Tarefa proposta 1:
Selecione nos registros cada linha em que aparece a palavra "instances".

Artigo:
Não sei se os tiros foram dados pelos seguranças do Estacione Fácil, não vou questionar o fato de um prestador de serviço portar uma arma, não vou nem responder aos ignorantes que comentam no jornal que “pra tomar tiro ele deve ter feito alguma coisa”. Se eu ainda tivesse vontade de consertar o mundo perguntaria que tipo de coisa justifica levar um tiro, mas vou levantar essa discussão pra quê? Daqui a pouco grito que esses alienados merecem um tiro na testa pra parar de falar besteira e aí perco a razão.

Mas se alguém ainda tiver esperança, faz isso por mim?

4 comentários:

Pattiê, disse...

O problema é conseguir ter a tal da esperança nessa merdinha de lugar que vivemos. Acho que a questão não é "o que justifica levar um tiro", mas sim: o que faremos com os atiradores? E quanto aos que falam besteira, não ligue, eles merecem mesmo um tiro na testa.

Paula disse...

Bruna, que susto. Que merda. Que pena que vivemos nesse mundo louco.

Anônimo disse...

Esse post deveria ter mais de mil comentários. Não esses três... Vivo no Rio, me lembro de mais essa história e não pretendo esquecer. Parabens pelo blog, parabens pela coragem e nao perca a esperança. Vamos tentar não perder... Abs, Barbara

Babi disse...

Que texto ... você faz mágica com as palavras.

Dados fornecidos:

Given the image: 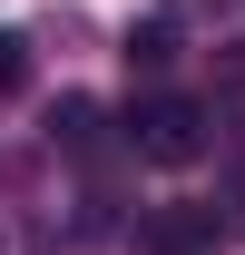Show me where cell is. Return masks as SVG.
I'll use <instances>...</instances> for the list:
<instances>
[{
    "instance_id": "cell-7",
    "label": "cell",
    "mask_w": 245,
    "mask_h": 255,
    "mask_svg": "<svg viewBox=\"0 0 245 255\" xmlns=\"http://www.w3.org/2000/svg\"><path fill=\"white\" fill-rule=\"evenodd\" d=\"M167 10H206V0H167Z\"/></svg>"
},
{
    "instance_id": "cell-5",
    "label": "cell",
    "mask_w": 245,
    "mask_h": 255,
    "mask_svg": "<svg viewBox=\"0 0 245 255\" xmlns=\"http://www.w3.org/2000/svg\"><path fill=\"white\" fill-rule=\"evenodd\" d=\"M20 89H30V39L0 30V98H20Z\"/></svg>"
},
{
    "instance_id": "cell-2",
    "label": "cell",
    "mask_w": 245,
    "mask_h": 255,
    "mask_svg": "<svg viewBox=\"0 0 245 255\" xmlns=\"http://www.w3.org/2000/svg\"><path fill=\"white\" fill-rule=\"evenodd\" d=\"M137 246L147 255H216L226 226H216V206H157V216L137 226Z\"/></svg>"
},
{
    "instance_id": "cell-1",
    "label": "cell",
    "mask_w": 245,
    "mask_h": 255,
    "mask_svg": "<svg viewBox=\"0 0 245 255\" xmlns=\"http://www.w3.org/2000/svg\"><path fill=\"white\" fill-rule=\"evenodd\" d=\"M127 147H137V157H157V167L206 157V108H196V98H177V89H157L147 108H137V128H127Z\"/></svg>"
},
{
    "instance_id": "cell-3",
    "label": "cell",
    "mask_w": 245,
    "mask_h": 255,
    "mask_svg": "<svg viewBox=\"0 0 245 255\" xmlns=\"http://www.w3.org/2000/svg\"><path fill=\"white\" fill-rule=\"evenodd\" d=\"M167 59H177V30H167V20H147V30H127V69H137V79H157Z\"/></svg>"
},
{
    "instance_id": "cell-6",
    "label": "cell",
    "mask_w": 245,
    "mask_h": 255,
    "mask_svg": "<svg viewBox=\"0 0 245 255\" xmlns=\"http://www.w3.org/2000/svg\"><path fill=\"white\" fill-rule=\"evenodd\" d=\"M216 226H245V177L226 187V216H216Z\"/></svg>"
},
{
    "instance_id": "cell-4",
    "label": "cell",
    "mask_w": 245,
    "mask_h": 255,
    "mask_svg": "<svg viewBox=\"0 0 245 255\" xmlns=\"http://www.w3.org/2000/svg\"><path fill=\"white\" fill-rule=\"evenodd\" d=\"M49 137H59L69 157H89V147H98V108H89V98H69L59 118H49Z\"/></svg>"
}]
</instances>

Tarefa proposta 2:
Quais nomes vêm antes de "disse..." nos comentários do artigo? Liste todos.

Resultado correto 1:
I'll use <instances>...</instances> for the list:
<instances>
</instances>

Resultado correto 2:
Pattiê
Paula
Anônimo
Babi